Count the lines of the listing below that contain the string "bottom", and give only that number.

[Excerpts from a spatial dataset]
────────────────
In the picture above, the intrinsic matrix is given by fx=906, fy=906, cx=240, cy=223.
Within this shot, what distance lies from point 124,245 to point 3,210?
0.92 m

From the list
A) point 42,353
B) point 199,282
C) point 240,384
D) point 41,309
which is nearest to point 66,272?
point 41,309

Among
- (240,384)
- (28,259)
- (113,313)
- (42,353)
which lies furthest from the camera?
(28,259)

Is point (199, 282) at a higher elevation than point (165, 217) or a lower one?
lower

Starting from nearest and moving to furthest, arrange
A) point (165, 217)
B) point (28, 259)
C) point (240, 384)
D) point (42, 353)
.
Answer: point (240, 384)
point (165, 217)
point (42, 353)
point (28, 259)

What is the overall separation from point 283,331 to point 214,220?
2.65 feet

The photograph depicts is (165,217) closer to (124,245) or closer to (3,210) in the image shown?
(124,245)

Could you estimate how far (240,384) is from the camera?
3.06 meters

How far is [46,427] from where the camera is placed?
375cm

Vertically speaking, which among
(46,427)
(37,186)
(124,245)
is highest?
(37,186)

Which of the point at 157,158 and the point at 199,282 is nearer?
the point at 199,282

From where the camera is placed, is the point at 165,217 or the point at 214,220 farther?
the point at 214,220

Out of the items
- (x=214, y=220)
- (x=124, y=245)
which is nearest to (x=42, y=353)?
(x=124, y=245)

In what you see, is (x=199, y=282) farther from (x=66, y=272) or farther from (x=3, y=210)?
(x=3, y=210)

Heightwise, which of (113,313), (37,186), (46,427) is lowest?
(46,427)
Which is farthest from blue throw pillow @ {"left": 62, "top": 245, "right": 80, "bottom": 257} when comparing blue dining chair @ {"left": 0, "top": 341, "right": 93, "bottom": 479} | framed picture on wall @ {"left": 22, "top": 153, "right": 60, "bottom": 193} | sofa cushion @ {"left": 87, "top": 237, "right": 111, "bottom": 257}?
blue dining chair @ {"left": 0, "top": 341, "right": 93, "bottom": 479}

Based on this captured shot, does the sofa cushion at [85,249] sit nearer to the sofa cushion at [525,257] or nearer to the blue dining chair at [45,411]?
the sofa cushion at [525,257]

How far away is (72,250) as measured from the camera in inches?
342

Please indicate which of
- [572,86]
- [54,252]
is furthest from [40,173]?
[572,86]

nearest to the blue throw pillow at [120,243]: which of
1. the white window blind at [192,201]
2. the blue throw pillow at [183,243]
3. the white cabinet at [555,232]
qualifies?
────────────────
TASK RESPONSE:
2